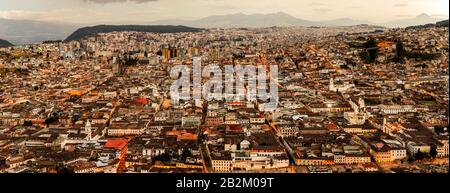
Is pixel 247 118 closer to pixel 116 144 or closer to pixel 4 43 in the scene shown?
pixel 116 144

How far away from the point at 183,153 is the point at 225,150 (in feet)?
1.73

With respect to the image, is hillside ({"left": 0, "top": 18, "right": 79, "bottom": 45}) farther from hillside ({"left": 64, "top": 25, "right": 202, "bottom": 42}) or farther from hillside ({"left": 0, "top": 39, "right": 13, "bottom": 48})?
hillside ({"left": 64, "top": 25, "right": 202, "bottom": 42})

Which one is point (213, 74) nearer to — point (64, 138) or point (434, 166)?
point (64, 138)

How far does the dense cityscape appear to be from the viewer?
18.7 feet

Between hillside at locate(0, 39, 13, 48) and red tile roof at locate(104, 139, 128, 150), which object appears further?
hillside at locate(0, 39, 13, 48)

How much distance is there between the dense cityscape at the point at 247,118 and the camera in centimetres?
570

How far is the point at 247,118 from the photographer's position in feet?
27.0

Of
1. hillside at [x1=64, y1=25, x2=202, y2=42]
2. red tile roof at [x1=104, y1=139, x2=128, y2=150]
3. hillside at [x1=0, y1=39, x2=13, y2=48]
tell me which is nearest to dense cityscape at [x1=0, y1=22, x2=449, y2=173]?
red tile roof at [x1=104, y1=139, x2=128, y2=150]

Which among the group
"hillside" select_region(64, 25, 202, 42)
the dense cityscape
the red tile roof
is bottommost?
the red tile roof

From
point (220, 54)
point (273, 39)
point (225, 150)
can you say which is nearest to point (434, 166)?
point (225, 150)

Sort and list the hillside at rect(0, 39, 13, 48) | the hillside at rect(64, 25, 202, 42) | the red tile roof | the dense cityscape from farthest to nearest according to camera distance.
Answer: the hillside at rect(64, 25, 202, 42), the hillside at rect(0, 39, 13, 48), the red tile roof, the dense cityscape

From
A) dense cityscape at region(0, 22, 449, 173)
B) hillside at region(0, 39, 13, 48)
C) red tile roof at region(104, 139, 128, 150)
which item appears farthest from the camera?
hillside at region(0, 39, 13, 48)

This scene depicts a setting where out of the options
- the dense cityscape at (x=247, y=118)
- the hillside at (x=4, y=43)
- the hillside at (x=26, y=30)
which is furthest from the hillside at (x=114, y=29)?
the hillside at (x=26, y=30)

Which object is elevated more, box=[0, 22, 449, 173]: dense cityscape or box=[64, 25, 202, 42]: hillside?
box=[64, 25, 202, 42]: hillside
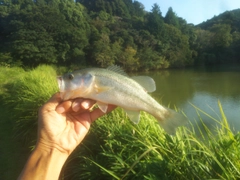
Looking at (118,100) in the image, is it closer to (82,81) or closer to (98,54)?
(82,81)

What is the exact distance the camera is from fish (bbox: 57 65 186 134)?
2.36 metres

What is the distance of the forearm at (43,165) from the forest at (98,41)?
1156 inches

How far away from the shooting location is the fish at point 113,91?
7.75 feet

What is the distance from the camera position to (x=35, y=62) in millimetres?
35250

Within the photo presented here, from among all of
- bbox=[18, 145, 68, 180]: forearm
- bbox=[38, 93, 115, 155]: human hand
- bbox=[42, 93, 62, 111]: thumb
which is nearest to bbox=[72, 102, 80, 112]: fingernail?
bbox=[38, 93, 115, 155]: human hand

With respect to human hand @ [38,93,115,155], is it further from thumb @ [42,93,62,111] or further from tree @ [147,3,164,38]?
tree @ [147,3,164,38]

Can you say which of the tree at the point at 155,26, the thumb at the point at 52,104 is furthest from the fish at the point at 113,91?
the tree at the point at 155,26

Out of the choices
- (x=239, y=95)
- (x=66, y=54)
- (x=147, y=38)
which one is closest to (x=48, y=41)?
(x=66, y=54)

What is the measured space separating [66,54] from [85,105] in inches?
1471

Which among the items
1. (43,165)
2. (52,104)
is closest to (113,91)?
(52,104)

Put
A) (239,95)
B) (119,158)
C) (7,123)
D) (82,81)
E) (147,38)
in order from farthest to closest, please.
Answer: (147,38) → (239,95) → (7,123) → (119,158) → (82,81)

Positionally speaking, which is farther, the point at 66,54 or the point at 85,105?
the point at 66,54

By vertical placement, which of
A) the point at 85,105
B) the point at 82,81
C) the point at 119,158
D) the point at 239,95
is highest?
the point at 82,81

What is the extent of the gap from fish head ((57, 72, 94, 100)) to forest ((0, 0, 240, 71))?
29289 mm
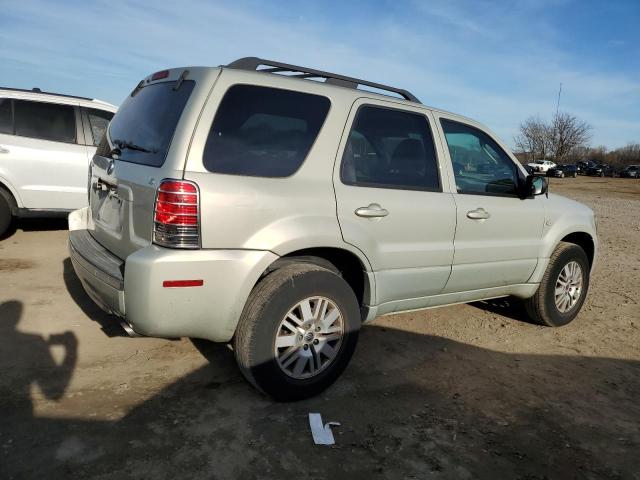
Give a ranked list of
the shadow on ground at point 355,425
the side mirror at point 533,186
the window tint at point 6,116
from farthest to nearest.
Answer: the window tint at point 6,116
the side mirror at point 533,186
the shadow on ground at point 355,425

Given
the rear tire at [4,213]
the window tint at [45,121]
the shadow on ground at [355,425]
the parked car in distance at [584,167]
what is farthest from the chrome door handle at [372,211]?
the parked car in distance at [584,167]

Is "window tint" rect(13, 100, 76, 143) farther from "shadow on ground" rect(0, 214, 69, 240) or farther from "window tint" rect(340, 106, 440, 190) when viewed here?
"window tint" rect(340, 106, 440, 190)

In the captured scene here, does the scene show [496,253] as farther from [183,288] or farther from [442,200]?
[183,288]

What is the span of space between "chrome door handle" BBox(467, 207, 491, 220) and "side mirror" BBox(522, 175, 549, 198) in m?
0.51

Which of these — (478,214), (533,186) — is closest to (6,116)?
(478,214)

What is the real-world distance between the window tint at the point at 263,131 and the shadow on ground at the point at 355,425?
4.56 ft

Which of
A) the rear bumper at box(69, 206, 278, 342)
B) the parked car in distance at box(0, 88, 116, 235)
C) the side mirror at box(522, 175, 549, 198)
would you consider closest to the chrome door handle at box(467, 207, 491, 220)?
the side mirror at box(522, 175, 549, 198)

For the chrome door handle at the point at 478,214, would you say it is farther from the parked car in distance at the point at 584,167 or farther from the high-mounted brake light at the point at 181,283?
the parked car in distance at the point at 584,167

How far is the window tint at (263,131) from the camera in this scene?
2727 millimetres

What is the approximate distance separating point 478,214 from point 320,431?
1.99 meters

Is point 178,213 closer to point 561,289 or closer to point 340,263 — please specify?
point 340,263

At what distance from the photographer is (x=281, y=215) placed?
9.27 ft

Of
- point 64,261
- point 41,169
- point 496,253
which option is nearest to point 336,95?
point 496,253

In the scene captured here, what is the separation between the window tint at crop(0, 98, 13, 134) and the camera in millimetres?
6297
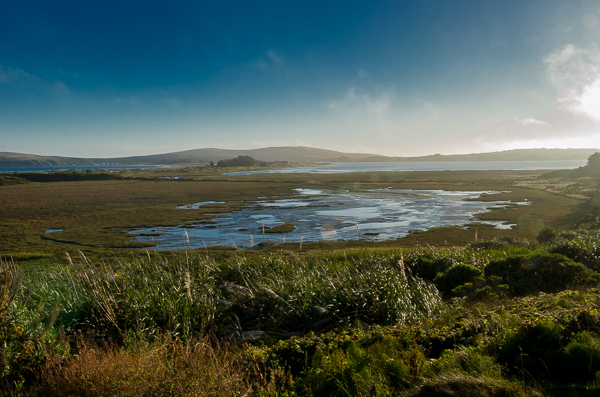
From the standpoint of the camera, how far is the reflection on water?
81.6 feet

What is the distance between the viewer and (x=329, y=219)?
1256 inches

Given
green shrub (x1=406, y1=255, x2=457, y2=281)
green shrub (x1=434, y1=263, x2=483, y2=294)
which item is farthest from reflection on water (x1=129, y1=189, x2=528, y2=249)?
green shrub (x1=434, y1=263, x2=483, y2=294)

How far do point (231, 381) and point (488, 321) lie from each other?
418cm

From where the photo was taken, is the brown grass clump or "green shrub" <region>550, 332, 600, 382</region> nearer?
the brown grass clump

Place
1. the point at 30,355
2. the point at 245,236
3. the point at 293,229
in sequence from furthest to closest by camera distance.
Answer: the point at 293,229 → the point at 245,236 → the point at 30,355

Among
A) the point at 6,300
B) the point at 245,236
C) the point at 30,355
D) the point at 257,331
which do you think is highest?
the point at 6,300

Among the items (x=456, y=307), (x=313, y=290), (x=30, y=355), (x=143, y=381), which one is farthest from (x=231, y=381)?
(x=456, y=307)

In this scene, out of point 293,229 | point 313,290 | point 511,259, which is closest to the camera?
point 313,290

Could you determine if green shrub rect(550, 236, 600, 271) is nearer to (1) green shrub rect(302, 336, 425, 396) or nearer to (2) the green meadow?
(2) the green meadow

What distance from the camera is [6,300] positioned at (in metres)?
5.30

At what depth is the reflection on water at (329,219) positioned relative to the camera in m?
24.9

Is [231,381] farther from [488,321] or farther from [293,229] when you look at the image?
[293,229]

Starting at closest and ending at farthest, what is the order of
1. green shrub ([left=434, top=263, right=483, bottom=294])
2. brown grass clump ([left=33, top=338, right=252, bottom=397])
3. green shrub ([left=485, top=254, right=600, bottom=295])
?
brown grass clump ([left=33, top=338, right=252, bottom=397]), green shrub ([left=485, top=254, right=600, bottom=295]), green shrub ([left=434, top=263, right=483, bottom=294])

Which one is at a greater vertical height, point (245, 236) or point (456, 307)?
point (456, 307)
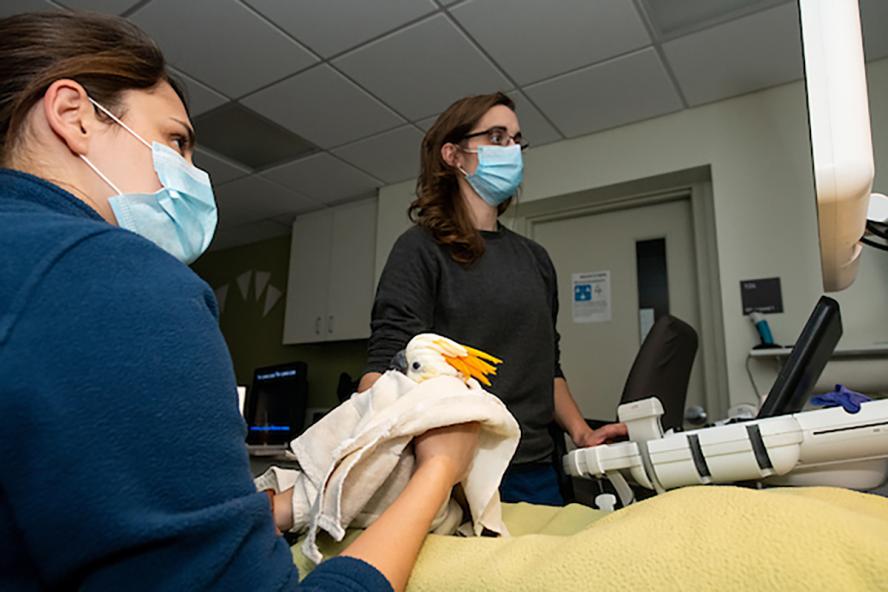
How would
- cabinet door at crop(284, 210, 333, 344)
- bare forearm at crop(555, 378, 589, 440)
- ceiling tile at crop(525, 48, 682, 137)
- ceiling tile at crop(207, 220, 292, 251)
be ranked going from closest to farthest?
bare forearm at crop(555, 378, 589, 440), ceiling tile at crop(525, 48, 682, 137), cabinet door at crop(284, 210, 333, 344), ceiling tile at crop(207, 220, 292, 251)

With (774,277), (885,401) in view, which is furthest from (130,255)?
(774,277)

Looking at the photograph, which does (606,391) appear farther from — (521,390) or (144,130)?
(144,130)

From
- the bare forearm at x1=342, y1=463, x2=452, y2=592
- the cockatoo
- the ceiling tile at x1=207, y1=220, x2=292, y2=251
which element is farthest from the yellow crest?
the ceiling tile at x1=207, y1=220, x2=292, y2=251

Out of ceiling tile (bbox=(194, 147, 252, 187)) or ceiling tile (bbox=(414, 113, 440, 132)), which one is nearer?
ceiling tile (bbox=(414, 113, 440, 132))

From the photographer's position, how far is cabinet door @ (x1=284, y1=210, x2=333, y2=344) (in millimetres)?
3576

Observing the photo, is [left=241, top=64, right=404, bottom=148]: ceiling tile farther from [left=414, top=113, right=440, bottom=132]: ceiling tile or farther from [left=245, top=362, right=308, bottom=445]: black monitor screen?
[left=245, top=362, right=308, bottom=445]: black monitor screen

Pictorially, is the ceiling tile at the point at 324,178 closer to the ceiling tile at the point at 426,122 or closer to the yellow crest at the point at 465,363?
the ceiling tile at the point at 426,122

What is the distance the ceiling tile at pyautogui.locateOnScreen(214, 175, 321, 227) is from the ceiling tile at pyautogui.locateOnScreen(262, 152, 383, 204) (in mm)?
108

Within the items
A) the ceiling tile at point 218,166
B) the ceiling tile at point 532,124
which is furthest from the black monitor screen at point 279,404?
the ceiling tile at point 532,124

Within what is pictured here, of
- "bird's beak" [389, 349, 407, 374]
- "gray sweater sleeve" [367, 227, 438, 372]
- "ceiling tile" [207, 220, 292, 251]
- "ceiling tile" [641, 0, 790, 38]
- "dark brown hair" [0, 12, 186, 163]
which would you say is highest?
"ceiling tile" [641, 0, 790, 38]

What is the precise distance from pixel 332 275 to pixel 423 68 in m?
1.64

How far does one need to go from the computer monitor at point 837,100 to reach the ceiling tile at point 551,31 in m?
1.59

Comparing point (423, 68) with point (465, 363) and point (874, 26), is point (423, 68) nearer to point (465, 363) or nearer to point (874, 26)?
point (874, 26)

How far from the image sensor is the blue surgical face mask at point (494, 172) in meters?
1.29
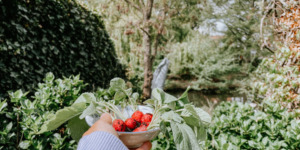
----------------
* _THE REQUEST_
Filter the entries above, copying each line that contains the string "pixel". Matching is case-sensitive.

* _FINISHED ANSWER_
Is pixel 247 118 closer to pixel 116 144 or closer to pixel 4 43 in the scene shown?
pixel 116 144
What is the precise distance from pixel 332 275 to pixel 423 68 in m?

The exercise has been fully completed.